Reproduce the lines running from the one that contains "Which reference point" through the one that contains "205 centimetres", inclusive.

→ **Excerpts from a spatial dataset**
%%
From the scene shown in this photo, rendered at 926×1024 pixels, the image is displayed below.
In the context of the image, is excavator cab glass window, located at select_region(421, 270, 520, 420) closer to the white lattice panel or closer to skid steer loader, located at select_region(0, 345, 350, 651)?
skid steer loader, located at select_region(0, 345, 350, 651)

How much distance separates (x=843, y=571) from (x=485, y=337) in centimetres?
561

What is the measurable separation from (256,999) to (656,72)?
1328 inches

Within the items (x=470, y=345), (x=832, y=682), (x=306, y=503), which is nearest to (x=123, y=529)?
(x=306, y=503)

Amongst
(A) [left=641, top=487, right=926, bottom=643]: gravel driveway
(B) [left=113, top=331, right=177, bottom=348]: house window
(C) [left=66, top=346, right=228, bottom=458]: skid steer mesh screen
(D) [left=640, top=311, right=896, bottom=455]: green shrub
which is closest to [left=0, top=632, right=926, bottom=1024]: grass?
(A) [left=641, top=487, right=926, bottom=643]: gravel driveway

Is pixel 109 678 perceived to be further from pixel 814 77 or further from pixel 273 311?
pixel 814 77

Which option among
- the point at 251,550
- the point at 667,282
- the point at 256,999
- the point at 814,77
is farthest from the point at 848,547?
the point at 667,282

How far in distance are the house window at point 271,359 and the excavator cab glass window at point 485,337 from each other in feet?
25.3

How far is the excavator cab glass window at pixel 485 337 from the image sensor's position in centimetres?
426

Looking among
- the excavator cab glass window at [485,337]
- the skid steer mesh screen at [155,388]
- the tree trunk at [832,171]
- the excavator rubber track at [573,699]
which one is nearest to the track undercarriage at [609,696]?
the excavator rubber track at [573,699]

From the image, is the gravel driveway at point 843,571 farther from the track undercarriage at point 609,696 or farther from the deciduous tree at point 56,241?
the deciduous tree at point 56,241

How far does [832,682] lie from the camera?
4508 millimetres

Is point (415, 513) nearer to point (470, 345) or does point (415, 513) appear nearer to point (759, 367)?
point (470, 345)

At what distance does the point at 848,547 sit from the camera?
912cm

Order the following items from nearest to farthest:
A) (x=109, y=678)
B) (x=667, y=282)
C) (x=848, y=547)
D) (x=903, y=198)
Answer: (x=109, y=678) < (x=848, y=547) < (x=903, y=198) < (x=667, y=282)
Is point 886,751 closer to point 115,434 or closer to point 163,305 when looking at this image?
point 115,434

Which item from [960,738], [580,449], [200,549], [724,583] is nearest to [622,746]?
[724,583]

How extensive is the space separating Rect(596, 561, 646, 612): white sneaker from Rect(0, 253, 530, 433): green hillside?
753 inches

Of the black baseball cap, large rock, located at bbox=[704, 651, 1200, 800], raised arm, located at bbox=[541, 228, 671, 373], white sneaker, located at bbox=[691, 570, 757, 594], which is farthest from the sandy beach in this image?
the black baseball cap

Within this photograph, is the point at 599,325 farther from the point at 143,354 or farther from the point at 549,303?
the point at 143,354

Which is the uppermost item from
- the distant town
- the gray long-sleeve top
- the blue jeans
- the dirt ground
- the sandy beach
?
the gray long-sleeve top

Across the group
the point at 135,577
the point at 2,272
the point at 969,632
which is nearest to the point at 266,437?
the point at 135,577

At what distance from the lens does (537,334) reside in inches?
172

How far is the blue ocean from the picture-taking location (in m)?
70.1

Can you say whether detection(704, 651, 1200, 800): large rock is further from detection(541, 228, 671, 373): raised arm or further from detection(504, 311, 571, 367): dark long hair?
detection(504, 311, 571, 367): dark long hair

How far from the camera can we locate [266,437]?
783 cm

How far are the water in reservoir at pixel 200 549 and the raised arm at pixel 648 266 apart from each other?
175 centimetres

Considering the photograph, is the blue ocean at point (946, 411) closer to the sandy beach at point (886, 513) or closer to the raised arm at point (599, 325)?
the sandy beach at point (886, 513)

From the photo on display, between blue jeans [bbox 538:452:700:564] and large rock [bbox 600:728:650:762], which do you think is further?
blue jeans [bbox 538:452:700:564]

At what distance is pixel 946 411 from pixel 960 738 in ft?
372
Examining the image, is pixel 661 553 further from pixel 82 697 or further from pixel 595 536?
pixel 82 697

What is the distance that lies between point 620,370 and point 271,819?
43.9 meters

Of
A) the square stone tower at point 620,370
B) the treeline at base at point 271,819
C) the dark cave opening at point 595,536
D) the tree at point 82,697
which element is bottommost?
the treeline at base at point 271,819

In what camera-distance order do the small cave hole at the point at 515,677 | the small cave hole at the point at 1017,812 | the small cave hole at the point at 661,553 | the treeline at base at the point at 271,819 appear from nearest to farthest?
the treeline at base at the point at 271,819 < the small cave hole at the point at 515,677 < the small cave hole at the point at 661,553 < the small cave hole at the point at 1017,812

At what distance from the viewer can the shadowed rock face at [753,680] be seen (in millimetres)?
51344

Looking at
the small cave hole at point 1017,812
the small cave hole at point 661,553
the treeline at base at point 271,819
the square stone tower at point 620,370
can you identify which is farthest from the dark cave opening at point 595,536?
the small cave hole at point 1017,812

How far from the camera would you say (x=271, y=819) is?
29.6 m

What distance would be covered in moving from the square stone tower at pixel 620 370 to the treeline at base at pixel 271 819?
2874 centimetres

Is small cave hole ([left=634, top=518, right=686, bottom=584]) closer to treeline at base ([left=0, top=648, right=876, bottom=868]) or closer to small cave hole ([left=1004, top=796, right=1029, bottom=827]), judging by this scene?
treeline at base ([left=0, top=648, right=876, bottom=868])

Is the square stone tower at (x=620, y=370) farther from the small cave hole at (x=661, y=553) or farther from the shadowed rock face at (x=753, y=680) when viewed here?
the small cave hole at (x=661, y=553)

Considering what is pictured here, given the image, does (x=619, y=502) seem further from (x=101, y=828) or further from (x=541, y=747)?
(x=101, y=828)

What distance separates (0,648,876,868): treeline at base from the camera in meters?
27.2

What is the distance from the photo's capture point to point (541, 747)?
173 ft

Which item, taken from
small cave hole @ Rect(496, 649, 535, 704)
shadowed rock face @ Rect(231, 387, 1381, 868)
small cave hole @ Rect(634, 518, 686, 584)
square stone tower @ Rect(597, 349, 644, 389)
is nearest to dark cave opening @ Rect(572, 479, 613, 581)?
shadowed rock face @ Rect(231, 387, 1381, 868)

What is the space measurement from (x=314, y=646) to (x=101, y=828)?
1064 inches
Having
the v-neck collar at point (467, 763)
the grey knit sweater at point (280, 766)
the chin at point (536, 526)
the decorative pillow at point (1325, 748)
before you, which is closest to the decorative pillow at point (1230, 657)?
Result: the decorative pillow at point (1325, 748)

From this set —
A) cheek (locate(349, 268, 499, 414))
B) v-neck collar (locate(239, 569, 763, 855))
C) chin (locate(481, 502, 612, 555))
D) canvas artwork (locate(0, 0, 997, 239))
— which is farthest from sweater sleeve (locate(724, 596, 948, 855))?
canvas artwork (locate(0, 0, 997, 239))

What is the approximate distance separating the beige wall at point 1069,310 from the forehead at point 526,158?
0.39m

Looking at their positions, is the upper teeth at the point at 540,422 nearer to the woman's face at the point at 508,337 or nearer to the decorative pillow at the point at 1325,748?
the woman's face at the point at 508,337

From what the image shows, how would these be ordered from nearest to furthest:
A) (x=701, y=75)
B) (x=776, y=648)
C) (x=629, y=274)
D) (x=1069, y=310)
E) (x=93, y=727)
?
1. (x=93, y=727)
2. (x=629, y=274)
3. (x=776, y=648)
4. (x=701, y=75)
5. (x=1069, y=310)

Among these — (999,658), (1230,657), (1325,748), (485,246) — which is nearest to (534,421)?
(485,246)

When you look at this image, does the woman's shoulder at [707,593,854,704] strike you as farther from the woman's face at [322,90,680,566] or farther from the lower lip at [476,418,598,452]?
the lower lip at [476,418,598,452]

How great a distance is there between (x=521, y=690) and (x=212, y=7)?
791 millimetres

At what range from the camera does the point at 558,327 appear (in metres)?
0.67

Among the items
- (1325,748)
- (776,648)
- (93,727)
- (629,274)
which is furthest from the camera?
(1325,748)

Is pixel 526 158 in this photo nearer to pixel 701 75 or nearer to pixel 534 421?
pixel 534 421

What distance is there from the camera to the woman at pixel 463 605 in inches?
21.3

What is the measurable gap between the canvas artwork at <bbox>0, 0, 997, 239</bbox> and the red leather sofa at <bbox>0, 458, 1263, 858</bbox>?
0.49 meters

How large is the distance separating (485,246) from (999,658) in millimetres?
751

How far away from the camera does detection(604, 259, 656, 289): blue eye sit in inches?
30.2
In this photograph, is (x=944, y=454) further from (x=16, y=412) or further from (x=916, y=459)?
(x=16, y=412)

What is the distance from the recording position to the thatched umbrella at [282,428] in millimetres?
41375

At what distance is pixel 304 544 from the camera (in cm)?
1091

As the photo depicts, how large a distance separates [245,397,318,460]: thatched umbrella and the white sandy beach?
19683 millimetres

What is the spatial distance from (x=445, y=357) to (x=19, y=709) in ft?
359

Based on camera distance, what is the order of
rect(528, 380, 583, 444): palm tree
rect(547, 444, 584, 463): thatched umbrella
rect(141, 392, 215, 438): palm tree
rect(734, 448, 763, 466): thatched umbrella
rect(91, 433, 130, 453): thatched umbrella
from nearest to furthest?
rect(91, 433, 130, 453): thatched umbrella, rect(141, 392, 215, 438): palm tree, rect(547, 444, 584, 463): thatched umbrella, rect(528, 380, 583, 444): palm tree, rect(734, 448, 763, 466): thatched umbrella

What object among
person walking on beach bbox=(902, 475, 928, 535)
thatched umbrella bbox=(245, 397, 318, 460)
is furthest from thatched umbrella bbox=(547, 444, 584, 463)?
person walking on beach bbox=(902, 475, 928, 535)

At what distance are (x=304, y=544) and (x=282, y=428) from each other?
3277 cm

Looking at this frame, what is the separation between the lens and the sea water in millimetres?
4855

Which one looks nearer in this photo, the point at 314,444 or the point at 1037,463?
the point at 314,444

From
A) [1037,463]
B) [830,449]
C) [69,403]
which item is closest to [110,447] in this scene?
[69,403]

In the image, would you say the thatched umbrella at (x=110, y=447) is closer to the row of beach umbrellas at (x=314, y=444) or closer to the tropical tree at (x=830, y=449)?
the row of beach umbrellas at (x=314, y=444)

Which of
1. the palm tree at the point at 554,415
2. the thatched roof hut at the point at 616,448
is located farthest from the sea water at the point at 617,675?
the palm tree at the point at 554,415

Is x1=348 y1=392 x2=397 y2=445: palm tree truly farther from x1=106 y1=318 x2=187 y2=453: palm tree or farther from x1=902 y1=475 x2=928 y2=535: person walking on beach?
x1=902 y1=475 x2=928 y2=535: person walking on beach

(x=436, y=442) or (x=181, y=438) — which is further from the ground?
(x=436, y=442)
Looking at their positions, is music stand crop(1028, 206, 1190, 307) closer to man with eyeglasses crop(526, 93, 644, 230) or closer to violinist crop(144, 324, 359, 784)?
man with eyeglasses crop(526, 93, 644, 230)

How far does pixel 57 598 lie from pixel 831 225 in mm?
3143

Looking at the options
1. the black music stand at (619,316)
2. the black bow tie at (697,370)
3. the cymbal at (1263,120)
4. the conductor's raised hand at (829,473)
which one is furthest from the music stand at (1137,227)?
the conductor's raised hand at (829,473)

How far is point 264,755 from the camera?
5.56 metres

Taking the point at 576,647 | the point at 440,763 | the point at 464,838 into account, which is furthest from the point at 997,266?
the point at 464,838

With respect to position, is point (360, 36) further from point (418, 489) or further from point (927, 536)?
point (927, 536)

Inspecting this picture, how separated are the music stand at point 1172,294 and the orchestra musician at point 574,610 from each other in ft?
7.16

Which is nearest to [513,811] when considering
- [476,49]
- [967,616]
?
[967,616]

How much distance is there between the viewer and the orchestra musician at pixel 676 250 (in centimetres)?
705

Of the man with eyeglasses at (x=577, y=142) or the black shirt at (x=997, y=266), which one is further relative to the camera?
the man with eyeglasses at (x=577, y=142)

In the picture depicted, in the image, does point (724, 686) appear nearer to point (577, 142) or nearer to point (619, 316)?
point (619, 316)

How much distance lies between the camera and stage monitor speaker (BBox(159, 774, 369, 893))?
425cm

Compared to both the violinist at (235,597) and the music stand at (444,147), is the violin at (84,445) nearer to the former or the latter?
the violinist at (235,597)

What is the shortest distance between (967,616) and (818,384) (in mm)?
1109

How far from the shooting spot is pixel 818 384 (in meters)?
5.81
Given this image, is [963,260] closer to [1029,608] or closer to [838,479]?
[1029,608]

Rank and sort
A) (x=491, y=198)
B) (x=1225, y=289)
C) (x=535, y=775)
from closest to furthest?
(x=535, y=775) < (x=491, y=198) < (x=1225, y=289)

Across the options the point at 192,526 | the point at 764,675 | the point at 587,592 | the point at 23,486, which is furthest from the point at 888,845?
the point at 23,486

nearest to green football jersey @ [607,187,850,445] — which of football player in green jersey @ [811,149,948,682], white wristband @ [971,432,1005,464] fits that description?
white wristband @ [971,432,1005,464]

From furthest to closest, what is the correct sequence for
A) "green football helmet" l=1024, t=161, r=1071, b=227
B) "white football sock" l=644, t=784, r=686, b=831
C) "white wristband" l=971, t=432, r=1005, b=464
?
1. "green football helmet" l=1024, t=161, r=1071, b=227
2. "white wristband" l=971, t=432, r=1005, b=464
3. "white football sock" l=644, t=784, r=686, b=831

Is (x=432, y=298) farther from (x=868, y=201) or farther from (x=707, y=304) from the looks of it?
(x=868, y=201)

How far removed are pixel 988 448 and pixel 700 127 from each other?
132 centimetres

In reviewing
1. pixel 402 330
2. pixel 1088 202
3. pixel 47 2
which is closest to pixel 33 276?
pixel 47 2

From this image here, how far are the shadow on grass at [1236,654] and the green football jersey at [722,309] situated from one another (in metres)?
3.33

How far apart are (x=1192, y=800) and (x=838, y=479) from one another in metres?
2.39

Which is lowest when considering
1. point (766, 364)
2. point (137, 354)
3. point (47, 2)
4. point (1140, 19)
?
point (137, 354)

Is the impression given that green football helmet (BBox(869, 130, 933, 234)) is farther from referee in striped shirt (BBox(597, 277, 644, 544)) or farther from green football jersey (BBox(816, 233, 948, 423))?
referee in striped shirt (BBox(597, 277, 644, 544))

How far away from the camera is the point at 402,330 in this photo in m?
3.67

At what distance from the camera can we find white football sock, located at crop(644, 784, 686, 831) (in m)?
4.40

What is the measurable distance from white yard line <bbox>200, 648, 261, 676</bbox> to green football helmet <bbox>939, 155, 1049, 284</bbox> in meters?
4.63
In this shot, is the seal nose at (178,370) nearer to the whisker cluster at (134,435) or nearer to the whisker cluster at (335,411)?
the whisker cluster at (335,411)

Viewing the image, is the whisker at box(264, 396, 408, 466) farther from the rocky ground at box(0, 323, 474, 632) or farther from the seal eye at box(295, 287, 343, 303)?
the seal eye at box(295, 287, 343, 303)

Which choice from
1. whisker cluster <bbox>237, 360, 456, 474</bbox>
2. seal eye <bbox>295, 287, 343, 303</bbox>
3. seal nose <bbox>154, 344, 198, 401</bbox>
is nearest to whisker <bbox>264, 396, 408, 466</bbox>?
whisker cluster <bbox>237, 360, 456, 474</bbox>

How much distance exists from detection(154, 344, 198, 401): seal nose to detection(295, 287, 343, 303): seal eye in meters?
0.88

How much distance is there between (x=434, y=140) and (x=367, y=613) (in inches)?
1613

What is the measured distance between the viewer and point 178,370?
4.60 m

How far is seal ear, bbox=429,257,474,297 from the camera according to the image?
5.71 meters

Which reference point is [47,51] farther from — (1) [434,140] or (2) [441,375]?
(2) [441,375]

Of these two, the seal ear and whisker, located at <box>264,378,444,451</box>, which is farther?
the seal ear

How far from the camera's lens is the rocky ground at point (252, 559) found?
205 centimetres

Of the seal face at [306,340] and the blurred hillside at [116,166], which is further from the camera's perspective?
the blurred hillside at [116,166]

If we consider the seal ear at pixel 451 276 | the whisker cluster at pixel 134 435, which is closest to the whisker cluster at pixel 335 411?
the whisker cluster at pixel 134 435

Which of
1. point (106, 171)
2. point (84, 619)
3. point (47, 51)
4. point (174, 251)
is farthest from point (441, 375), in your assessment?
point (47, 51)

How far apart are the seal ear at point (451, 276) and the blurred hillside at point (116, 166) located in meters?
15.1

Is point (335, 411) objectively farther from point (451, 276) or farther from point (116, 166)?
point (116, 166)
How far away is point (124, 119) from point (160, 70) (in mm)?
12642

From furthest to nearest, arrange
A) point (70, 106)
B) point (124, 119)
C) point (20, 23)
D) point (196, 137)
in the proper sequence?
%%
→ **Task output**
Which reference point is [47,51] farther from — (1) [434,140] or (2) [441,375]?
(2) [441,375]

Of these two, the seal ear and whisker, located at <box>264,378,444,451</box>, which is farther?
the seal ear

How far from the camera's lens is the rocky ground at point (252, 559) found?
205 centimetres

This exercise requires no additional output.